Extracted material>
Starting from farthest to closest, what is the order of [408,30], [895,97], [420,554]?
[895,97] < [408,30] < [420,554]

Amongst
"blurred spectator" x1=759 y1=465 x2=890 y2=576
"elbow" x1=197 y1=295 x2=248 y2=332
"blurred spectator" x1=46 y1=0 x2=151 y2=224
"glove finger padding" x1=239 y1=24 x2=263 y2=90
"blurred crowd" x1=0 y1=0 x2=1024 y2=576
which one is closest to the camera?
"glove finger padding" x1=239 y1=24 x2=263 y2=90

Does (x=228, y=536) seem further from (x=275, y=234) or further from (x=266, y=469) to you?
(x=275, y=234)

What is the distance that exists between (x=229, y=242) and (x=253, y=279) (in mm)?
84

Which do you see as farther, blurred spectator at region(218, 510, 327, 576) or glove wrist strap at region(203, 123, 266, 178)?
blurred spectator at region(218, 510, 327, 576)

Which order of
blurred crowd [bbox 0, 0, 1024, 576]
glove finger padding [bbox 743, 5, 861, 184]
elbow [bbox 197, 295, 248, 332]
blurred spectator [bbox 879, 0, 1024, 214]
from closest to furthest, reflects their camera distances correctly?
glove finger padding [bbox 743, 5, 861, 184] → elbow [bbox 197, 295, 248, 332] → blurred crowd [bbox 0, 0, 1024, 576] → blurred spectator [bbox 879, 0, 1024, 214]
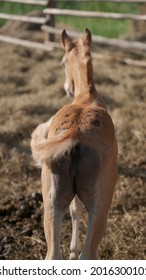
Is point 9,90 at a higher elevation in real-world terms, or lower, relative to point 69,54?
lower

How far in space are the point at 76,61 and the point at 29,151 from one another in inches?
78.0

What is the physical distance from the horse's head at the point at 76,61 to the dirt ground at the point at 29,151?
4.27 ft

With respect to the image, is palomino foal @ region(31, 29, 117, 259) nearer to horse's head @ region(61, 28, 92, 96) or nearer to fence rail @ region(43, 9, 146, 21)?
horse's head @ region(61, 28, 92, 96)

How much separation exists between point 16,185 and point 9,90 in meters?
3.42

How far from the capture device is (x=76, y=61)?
15.8 feet

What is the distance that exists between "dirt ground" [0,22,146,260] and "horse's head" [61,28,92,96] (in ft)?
4.27

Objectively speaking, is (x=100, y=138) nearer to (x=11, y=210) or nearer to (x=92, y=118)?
(x=92, y=118)

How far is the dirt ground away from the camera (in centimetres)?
462

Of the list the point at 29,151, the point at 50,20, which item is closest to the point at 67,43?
the point at 29,151

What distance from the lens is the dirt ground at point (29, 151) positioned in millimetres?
4625

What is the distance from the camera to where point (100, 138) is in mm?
3391

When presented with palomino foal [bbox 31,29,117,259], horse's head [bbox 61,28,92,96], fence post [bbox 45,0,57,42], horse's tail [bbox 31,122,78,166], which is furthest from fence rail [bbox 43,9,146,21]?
horse's tail [bbox 31,122,78,166]
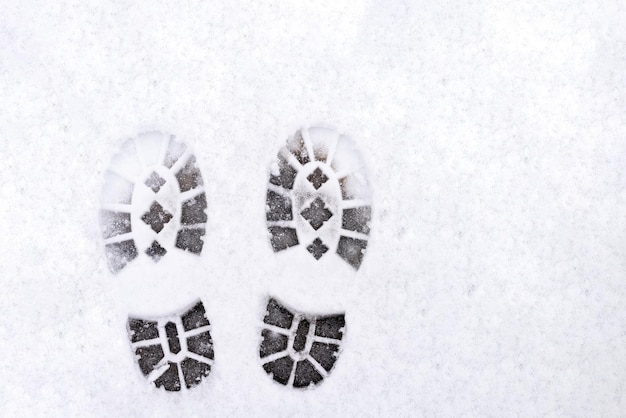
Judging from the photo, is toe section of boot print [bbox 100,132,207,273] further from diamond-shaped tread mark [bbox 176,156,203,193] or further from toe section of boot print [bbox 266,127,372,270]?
toe section of boot print [bbox 266,127,372,270]

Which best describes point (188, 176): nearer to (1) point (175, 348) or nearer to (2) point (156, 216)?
(2) point (156, 216)

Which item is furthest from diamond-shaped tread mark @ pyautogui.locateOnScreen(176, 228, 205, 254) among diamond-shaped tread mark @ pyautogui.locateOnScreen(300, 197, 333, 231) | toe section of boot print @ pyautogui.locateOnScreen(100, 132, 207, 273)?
diamond-shaped tread mark @ pyautogui.locateOnScreen(300, 197, 333, 231)

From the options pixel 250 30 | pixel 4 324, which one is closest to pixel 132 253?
pixel 4 324

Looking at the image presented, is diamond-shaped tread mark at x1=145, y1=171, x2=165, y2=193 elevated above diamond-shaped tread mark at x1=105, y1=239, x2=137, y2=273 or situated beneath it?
elevated above

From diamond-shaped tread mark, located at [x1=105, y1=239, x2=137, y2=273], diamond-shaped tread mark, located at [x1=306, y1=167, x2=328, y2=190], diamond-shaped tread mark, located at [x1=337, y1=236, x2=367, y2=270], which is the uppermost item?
diamond-shaped tread mark, located at [x1=306, y1=167, x2=328, y2=190]

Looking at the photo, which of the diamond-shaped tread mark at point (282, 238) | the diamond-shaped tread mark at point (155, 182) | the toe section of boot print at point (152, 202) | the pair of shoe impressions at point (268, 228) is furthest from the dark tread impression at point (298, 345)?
the diamond-shaped tread mark at point (155, 182)

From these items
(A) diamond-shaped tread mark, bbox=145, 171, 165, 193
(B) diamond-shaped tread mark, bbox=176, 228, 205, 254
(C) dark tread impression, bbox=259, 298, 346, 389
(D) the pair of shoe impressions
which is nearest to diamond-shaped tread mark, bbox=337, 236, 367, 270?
(D) the pair of shoe impressions

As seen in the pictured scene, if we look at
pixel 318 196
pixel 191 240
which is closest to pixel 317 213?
pixel 318 196

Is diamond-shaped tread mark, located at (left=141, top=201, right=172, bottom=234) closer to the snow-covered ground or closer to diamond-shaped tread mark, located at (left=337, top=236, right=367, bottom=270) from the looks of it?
the snow-covered ground
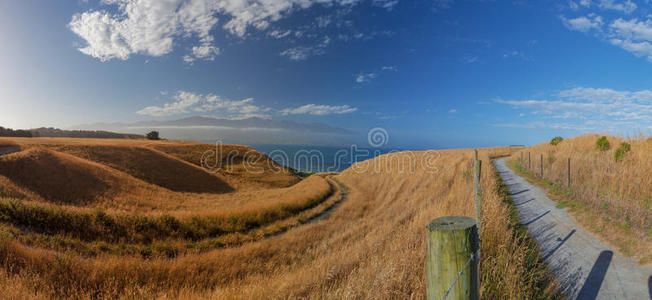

Aim> Please write out the listing from its first line up to and including the line with "[895,97] < [408,30] < [420,554]".

Completed exercise>
Starting from farthest to closest, what is the order of [408,30], [895,97], [420,554]?
[895,97] < [408,30] < [420,554]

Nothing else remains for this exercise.